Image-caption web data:
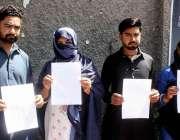حیدر آباد: لطیف آباد کے رہائشی عباس کی بازیابی کے لیے احتجاج کر رہے ..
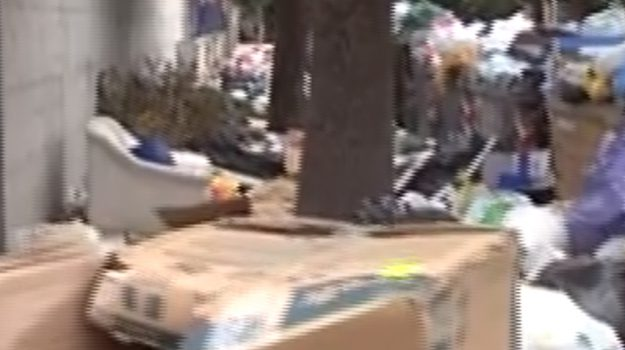 Strade piene di rifiuti a Palermo, è emergenza nelle periferie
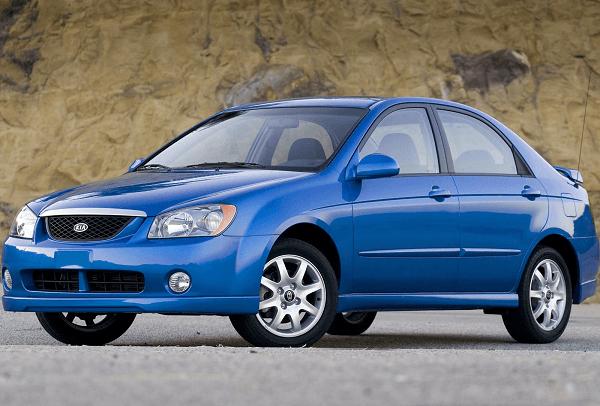 Синий автомобиль Киа Спектра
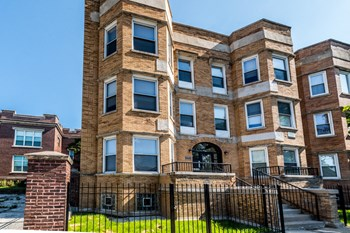 1030 E 47Th St 2 Beds Apartment for Rent Photo Gallery 1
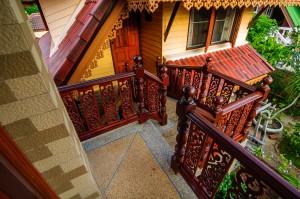 Our House In Thailand Ladder Between (Дом в котором я живу.)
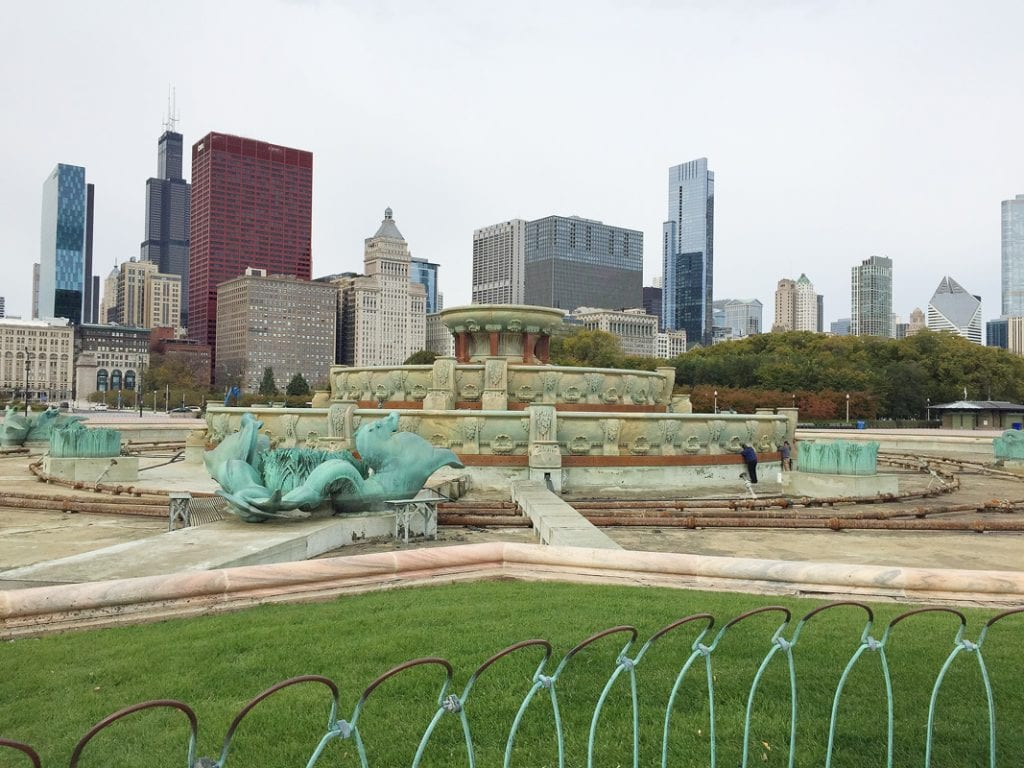 The Chicago skyline behind the fountain.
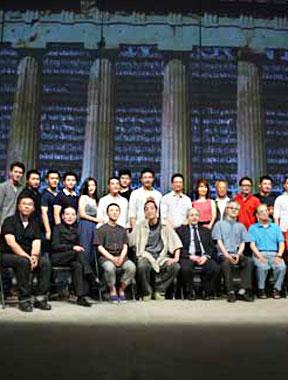 李六乙启动中国制造 《安提戈涅》领衔三年六戏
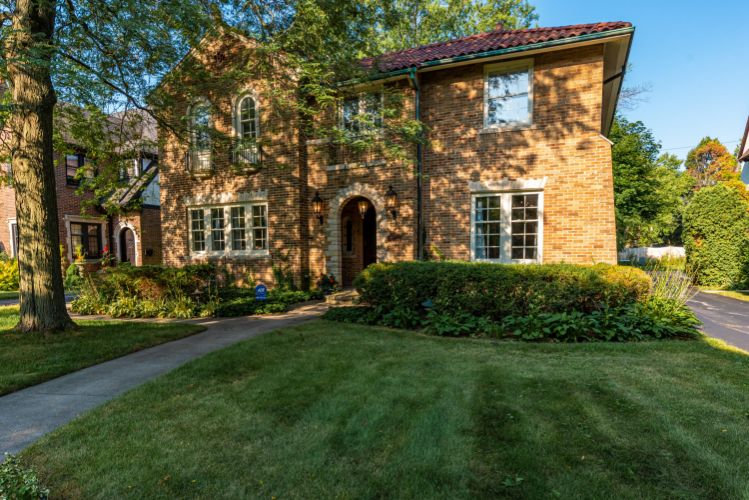 3481 N Lake Dr, Milwaukee, WI 53211 - Image 1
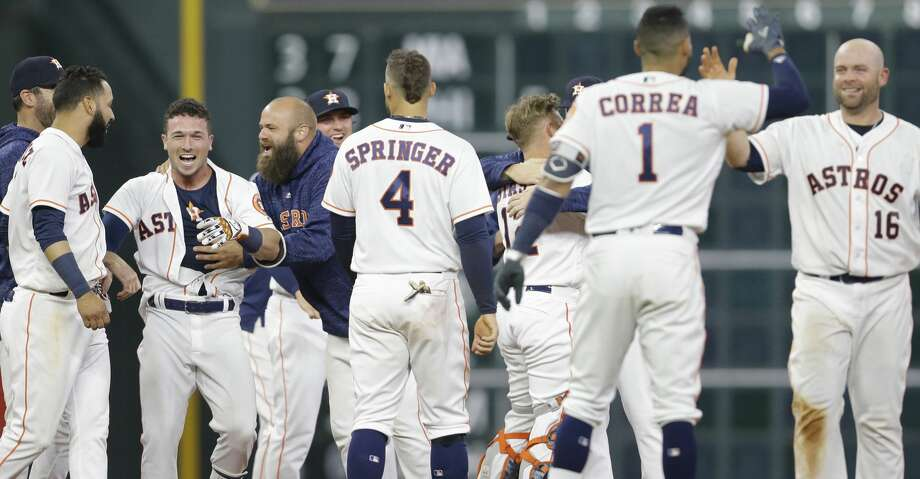 Houston Astros San Diego Padres during the inning of the MLB game at Minute Maid Park Saturday, April 7, 2018, in Houston. (Melissa Phillip / Houston Chronicle) Photo: Melissa Phillip / Houston Chronicle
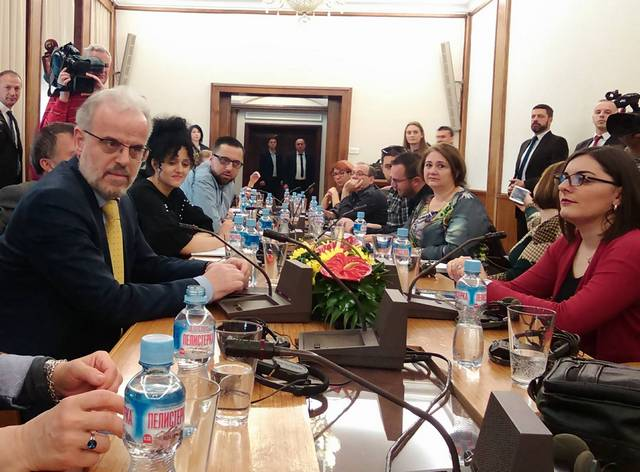Talat Dzaferi, brifing novinari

● **WHAT YOU NEED TO DO**: Would you reproduce the lines from the one with "3481 N Lake" through the final line of the data above, exactly and only those, without any pictures?

● **TASK ANSWER**:
 3481 N Lake Dr, Milwaukee, WI 53211 - Image 1
 Houston Astros San Diego Padres during the inning of the MLB game at Minute Maid Park Saturday, April 7, 2018, in Houston. (Melissa Phillip / Houston Chronicle) Photo: Melissa Phillip / Houston Chronicle
Talat Dzaferi, brifing novinari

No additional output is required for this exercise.